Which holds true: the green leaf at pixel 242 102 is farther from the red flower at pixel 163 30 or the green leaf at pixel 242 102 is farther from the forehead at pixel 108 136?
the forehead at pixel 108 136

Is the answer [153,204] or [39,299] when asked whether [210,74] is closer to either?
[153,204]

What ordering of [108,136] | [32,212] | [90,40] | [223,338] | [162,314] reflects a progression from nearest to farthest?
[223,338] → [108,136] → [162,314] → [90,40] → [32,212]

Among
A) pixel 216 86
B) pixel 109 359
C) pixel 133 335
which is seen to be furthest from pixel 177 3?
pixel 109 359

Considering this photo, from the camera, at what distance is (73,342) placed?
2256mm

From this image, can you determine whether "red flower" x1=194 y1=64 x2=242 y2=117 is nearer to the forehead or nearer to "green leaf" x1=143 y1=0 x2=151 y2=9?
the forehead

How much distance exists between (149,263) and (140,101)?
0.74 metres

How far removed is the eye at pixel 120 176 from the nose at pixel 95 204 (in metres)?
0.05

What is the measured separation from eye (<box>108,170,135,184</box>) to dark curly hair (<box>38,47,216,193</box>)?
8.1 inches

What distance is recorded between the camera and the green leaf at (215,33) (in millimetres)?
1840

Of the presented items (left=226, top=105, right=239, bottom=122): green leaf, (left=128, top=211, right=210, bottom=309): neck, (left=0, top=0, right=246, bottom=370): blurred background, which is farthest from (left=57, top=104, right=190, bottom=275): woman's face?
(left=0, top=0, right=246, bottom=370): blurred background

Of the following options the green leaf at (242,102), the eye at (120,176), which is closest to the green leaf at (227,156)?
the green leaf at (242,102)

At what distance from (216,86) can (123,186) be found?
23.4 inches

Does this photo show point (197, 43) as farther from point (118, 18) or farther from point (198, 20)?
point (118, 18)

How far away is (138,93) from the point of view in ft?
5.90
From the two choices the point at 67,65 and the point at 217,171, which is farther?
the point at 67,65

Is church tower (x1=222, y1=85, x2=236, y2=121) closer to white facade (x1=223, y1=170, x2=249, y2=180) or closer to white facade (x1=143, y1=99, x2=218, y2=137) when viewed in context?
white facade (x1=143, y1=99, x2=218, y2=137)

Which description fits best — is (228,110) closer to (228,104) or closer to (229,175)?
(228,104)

* [Objective]: Please reproduce all of the lines above word for word, from the first through the last.

* [Written solution]:
Which holds true: the green leaf at pixel 242 102 is farther from the red flower at pixel 163 30 or the green leaf at pixel 242 102 is farther from the forehead at pixel 108 136?
the forehead at pixel 108 136

Is the answer [153,204] or [39,299] when asked whether [210,74] is closer to either?
[153,204]

What ordering of [108,136] | [32,212] | [90,40] | [223,338] | [162,314] reflects a progression from nearest to farthest?
[223,338] → [108,136] → [162,314] → [90,40] → [32,212]

Among
A) pixel 216 86
B) pixel 109 359
C) pixel 133 335
which is seen to be furthest from pixel 177 3?
pixel 109 359

Considering this photo, from the camera, at what distance is (73,342) placed?
2256mm

From this image, can you determine whether "red flower" x1=194 y1=64 x2=242 y2=117 is nearer to the forehead or nearer to "green leaf" x1=143 y1=0 x2=151 y2=9?
the forehead

How much distance exists between (149,263) and (140,101)?
0.74 metres

How far removed is the eye at pixel 120 176 from the nose at pixel 95 204 (in metres)?
0.05

What is the measured separation from eye (<box>108,170,135,184</box>) to dark curly hair (<box>38,47,216,193</box>)?
8.1 inches

What distance is recorded between the camera and the green leaf at (215,33) (in millimetres)?
1840

Of the presented items (left=226, top=105, right=239, bottom=122): green leaf, (left=128, top=211, right=210, bottom=309): neck, (left=0, top=0, right=246, bottom=370): blurred background, which is farthest from (left=57, top=104, right=190, bottom=275): woman's face?
(left=0, top=0, right=246, bottom=370): blurred background

Of the following options the green leaf at (242,102), the eye at (120,176), which is closest to the green leaf at (227,156)?
the green leaf at (242,102)

At what distance from (216,86) can (123,186) be found?
23.4 inches

Does this photo show point (197, 43) as farther from point (118, 18) or farther from point (198, 20)?
point (118, 18)

How far away is (138,93) from the point of view in ft?
5.90
From the two choices the point at 67,65 and the point at 217,171, which is farther?
the point at 67,65

Is church tower (x1=222, y1=85, x2=236, y2=121) closer to white facade (x1=223, y1=170, x2=249, y2=180) or closer to white facade (x1=143, y1=99, x2=218, y2=137) when viewed in context?
white facade (x1=143, y1=99, x2=218, y2=137)

Which description fits best — is (228,110) closer to (228,104) or closer to (229,175)?
(228,104)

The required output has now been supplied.